Copyright: © 2025 Hadermann et al. This is an open access article distributed under the terms of the Creative Commons Attribution License, which permits unrestricted use, distribution, and reproduction in any medium, provided the original author and source are credited.

Data Availability: All relevant data are within the manuscript and supporting information file.

Funding: The study supported by VLIR-UOS (Flemish University development cooperation), grant number 671055, RC, https://www.vliruos.be and Research Foundation Flanders (FWO), grant number G0A0522N, RC, https://www.fwo.be/en/, The funders had no role in study design, data collection and analysis, decision to publish, or preparation of the manuscript.

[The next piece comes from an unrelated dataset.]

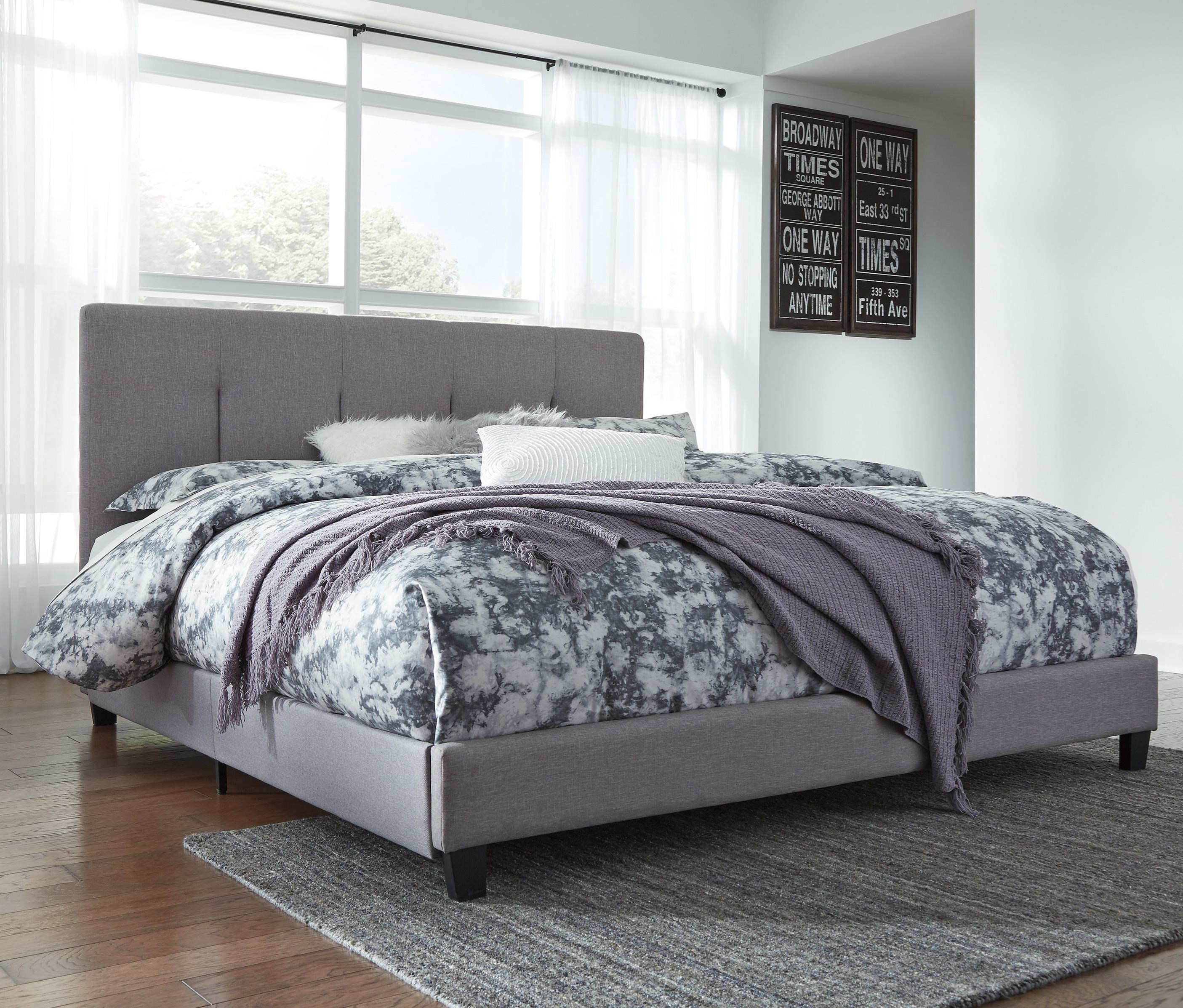Dolante King Upholstered Bed With Channel Tufting Amp Gray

Competing interests: The authors have declared that no competing interests exist.

Introduction

Nodding syndrome (NS) is a mentally and physically disabling disease that mainly affects children between the ages of 5 and 15 years old leading to progressive cognitive dysfunction, neurological deterioration, stunted growth, and a characteristic nodding of the head [1]. Initially described by Jilek-Aall in Mahenge village of Southern Tanzania in 1970 [2], NS was considered a mysterious neurological disease occurring exclusively in onchocerciasis-endemic areas in Uganda, South Sudan and Tanzania. Today, NS has been recognized, together with Nakalanga syndrome, as part of onchocerciasis-associated epilepsy (OAE) and has been reported in several onchocerciasis-endemic regions with high prevalence of epilepsy and high ongoing or past Onchocerca volvulus transmission, such as in the Democratic Republic of the Congo, South Sudan, Cameroon and the Central African Republic [3–5].

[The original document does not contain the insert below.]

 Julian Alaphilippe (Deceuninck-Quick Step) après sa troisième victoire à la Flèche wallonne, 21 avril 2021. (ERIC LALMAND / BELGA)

The pathophysiological mechanism of OAE, including NS, remains to be elucidated. Thus far, the only identified risk factor for OAE is the degree of O. volvulus infection, specifically the O. volvulus microfilarial load [6]. In onchocerciasis-endemic regions, a high prevalence of OAE has been observed among households living near breeding sites of blackflies (the vector of onchocerciasis) [7]. Many children in these households may suffer from OAE, but not all individuals with a high microfilarial load develop OAE [6]. Therefore, co-factors, such as genetic factors, may play a role in the aetiology of OAE.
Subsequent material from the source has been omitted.